Dann hast Du offenbar beim Thema Transaction Isolation gepennt. 

Hibernate braucht immer eine offene Transaktion. Aber das ist ja auch gut so. Die Alternative wäre Auto-Commit und das sollte man nun wirklich vermeiden.

Natürlich werden bei offener Transaktion nicht perse Tabellenzeilen gesperrt! Was die DB genau macht, hängt von der Art der DB und der realisierten Isolation der Transaktionen ab. Wenn Deine DB wirklich die Zeilen während der Transaktion lockt, würde ich mir mal auf ne vernünftige DB umsteigen. 


Wenn Du nicht möchtest, dass Deine Session mit dem Commit geflusht und geschlossen wird, dann darfst Du sie nicht per getCurrentSession() holen sondern per openSession(). Dann musst Du Dich aber auch manuell ums flushen und closen kümmern. IdR ist das unnötig.

Wenn Du Lazy Init Exceptions bekommst, musst Du das Objekt vorher entweder wieder an eine neue Session binden oder Du lädst im Idealfall die nötigen Daten per FETCH JOIN direkt vor. Dann sparst Du Dir auch das zusätzliche SELECT.


----------



## eliot (7. Jul 2009)

Hallo,

das würde den Unterschied erklären, da ich früher tatsächlich über OpenSession gearbeitet habe
und erst für kurzem auf getCurrentSession umgestiegen bin.
Das Objekt erneut an die DB binden? D.H. Transkation öffnen, danach eine resfresh?

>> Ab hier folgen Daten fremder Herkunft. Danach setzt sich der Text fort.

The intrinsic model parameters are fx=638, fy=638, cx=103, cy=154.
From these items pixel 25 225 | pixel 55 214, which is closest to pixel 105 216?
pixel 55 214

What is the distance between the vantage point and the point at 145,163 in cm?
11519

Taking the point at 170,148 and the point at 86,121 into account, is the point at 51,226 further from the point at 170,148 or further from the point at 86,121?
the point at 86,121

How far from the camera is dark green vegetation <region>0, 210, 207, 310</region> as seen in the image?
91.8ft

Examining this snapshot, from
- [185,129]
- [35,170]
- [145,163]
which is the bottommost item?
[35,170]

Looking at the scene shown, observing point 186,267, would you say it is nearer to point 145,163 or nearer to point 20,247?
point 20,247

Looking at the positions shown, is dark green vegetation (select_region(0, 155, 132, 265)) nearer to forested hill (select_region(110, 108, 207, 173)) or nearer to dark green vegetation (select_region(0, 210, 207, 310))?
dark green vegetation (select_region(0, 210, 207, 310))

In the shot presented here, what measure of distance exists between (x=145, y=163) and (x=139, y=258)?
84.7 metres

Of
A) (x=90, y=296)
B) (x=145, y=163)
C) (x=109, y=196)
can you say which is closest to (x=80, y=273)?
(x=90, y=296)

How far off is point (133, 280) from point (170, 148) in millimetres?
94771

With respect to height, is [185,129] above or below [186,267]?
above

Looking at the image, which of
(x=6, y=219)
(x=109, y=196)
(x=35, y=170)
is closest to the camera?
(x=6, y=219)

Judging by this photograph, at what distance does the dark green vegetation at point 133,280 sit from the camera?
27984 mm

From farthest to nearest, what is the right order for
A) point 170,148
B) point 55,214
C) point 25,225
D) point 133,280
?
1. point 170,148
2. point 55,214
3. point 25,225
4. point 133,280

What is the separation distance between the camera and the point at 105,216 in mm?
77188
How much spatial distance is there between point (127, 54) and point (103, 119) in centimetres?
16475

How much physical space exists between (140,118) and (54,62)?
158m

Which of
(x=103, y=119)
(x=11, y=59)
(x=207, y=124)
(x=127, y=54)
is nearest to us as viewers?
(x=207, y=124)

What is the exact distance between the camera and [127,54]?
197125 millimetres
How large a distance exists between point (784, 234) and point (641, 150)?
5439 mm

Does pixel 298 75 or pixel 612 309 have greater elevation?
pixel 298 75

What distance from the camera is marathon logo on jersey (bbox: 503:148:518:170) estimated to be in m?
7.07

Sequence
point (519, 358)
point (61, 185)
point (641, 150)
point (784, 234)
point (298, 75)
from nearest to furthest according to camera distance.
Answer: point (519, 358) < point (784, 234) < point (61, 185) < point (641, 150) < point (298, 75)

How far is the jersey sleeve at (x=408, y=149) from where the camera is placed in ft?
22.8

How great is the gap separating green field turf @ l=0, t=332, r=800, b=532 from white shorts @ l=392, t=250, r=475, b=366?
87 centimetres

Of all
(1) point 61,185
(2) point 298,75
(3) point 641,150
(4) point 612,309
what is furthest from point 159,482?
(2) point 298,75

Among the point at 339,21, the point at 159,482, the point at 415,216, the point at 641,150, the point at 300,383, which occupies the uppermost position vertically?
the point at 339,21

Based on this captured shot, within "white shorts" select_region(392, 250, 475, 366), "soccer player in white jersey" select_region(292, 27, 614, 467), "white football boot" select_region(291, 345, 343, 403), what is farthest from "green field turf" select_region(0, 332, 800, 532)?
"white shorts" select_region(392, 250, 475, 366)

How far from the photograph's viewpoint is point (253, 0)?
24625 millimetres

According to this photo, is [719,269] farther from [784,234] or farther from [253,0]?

Das Problem ist folgendes: Ich habe mehrere Threads, jeder soll seine eigene Session haben.
Genau dieses bietet mir getCurrentSession. Wenn ich mit openSession Arbeite müßte ich
ich eigene Strategien entwickeln um für jeden Thread eine Session zu haben, oder?

regards
eliot

EDIT: Was ich allerdings nicht verstehe: Wieso brauch Hibernate eine Transaktion beim Select auf eine Tabelle?
Und wieso nur über getCurrentSession()? und bei openSession nicht? Wo liegt der Unterschied?



byto hat gesagt.:


> Dann hast Du offenbar beim Thema Transaction Isolation gepennt.
> 
> Hibernate braucht immer eine offene Transaktion. Aber das ist ja auch gut so. Die Alternative wäre Auto-Commit und das sollte man nun wirklich vermeiden.
> 
> ...


----------



## byte (7. Jul 2009)

Du kannst das Scope der Current Session konfigurieren durch den Parameter _hibernate.current_session_context_class_. Der Default Wert ist jta, wodurch die Session an die aktuelle Transaktion gebunden ist. Wenn Du den Wert auf thread machst, sollte die Session beim Commit nicht geschlossen werden, bin mir da aber nicht sicher. Was hast Du da konfiguriert?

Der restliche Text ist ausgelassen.